That's Whitney Houston, played by Naomi Ackie, in Kasi Lemmons' moving and elegant new biopic, "Whitney Houston: I Wanna Dance With Somebody." She's responding to criticisms that she's out of touch with Black audiences -- that she's merely an ingenue whose image and sound have been carefully constructed by White music executives to do just one thing: people-please.
The scene is one of many in the movie neatly capturing the pressures the real-life Houston navigated as she walked a professional tightrope, trying to maintain her identity and integrity while meeting the demands of the record moguls who wanted her to tamp down her Blackness, behave "respectably" and quash even suggestions of queerness. The release of Lemmons' film, which transports viewers to the world that begat the singer beloved as The Voice, offers us a chance to revisit her complex life and unmatched legacy with fresh eyes.
To do precisely that, I spoke with Emily Lordi, an English professor at Vanderbilt University and the author of the forthcoming book, "Holding Lightning: The Life, Loves and Art of Whitney Houston."
During our conversation, which has been lightly edited for length and clarity, we discussed how racial expectations loomed over Houston, what the recent spate of new work about the singer says about the current pop-cultural landscape and why it's a mistake to overlook the Black, feminist work she did in her post-"Bodyguard" years.
What are some of the challenges of producing a life narrative about Whitney, who reached fame on a planetary scale?

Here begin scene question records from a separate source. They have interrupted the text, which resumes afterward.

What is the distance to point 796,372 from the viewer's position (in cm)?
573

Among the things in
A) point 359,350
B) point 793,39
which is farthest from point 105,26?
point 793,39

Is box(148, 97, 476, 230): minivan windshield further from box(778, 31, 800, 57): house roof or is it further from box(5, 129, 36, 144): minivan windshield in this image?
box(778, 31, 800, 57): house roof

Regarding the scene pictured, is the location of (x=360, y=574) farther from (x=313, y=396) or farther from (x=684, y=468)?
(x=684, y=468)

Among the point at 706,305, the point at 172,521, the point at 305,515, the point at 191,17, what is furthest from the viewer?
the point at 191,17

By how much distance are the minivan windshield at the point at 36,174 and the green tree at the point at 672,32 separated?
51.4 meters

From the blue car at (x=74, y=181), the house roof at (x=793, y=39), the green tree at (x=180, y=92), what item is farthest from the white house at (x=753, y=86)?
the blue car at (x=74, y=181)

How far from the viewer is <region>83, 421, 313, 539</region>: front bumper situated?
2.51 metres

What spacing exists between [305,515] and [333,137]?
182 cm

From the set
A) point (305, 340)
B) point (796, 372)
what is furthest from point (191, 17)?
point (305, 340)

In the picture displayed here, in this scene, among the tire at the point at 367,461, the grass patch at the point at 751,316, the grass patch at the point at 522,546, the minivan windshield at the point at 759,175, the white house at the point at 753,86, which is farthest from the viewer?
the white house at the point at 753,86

She's a very complex figure -- that would be one thing. Part of her gift in being able to reach so many people was that she had a kind of chameleonic way about her, which was how she was able to embody various personae in her songs -- from the fun, confused girl of "How Will I Know" to the ultimate patriot in the national anthem. But I think that she assumed slightly different roles, depending on the people she was with and just her mood, like anybody else. It can be challenging to take in the multi-dimensionality of her as a person.
And then there's her mastery as an artist. It can be hard to find the vocabulary to explain what made her such a great vocalist. I can ask people who have a better technical vocabulary than I do -- for example, her longtime saxophonist, Kirk Whalum, or her protegee, Monica -- what made her great. But I think that most of us regular people are hard-pressed to grasp the magnitude of her musical genius.

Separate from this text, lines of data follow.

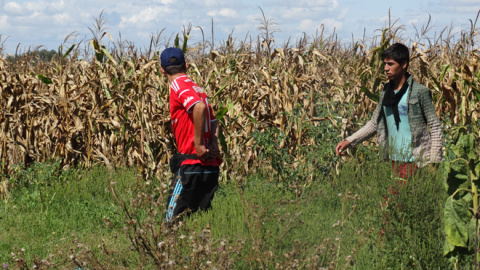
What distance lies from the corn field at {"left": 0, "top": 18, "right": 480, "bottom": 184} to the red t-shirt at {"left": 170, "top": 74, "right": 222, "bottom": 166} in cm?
235

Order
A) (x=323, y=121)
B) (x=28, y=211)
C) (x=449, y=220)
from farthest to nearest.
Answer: (x=323, y=121)
(x=28, y=211)
(x=449, y=220)

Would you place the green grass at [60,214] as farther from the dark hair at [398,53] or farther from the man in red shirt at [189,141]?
the dark hair at [398,53]

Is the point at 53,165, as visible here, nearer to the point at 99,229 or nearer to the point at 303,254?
the point at 99,229

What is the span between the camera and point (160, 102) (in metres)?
8.29

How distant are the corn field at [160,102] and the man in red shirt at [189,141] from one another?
226cm

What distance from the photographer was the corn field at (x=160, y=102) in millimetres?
8141

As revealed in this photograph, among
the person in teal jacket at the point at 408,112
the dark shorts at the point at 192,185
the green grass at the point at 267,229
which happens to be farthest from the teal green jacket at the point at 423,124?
the dark shorts at the point at 192,185

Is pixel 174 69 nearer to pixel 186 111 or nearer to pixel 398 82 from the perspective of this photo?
pixel 186 111

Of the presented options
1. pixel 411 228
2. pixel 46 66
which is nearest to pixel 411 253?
pixel 411 228

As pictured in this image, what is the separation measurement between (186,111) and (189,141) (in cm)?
30

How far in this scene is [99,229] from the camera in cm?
656

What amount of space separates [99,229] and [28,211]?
53.5 inches

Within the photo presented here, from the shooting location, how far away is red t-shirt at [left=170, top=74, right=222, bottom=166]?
5.23 metres

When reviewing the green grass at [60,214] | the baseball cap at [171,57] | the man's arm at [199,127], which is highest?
the baseball cap at [171,57]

When she was younger, Whitney was portrayed as an all-American girl, as a pop princess. We see in the movie that there was this sense that she "belonged" to everybody. But this dynamic revealed lots about the country's anxieties around race.
I think that there was a sense early on that there would have to be a kind of flattening of Whitney's image in order to make her palatable as a Black crossover star. In her book, Robyn Crawford talks about how some people didn't like the cover image Whitney preferred for her first record (1985) because it looked "too Black."
And when you get to the cover for Whitney's second album (1987), if you do a close reading of it, it's just her on a vacant set. She's obviously Black, but she's got the weave at this point, and there's nobody around. She's youngish but not girlish. She's sexy but not seductive. She looks prosperous but not rich. That, I'd argue, was the moment the label's vision of Whitney, the American Everywoman, manifested most powerfully.
Then, we got 1990's "I'm Your Baby Tonight." The album showcases what I think is some of Whitney's boldest work. She defies the sound that gave her superstardom; she embraces Black musical traditions: new jack swing, soul, gospel. The songs are more authoritative, more thematically mature. In other words, Whitney's no longer a pop princess.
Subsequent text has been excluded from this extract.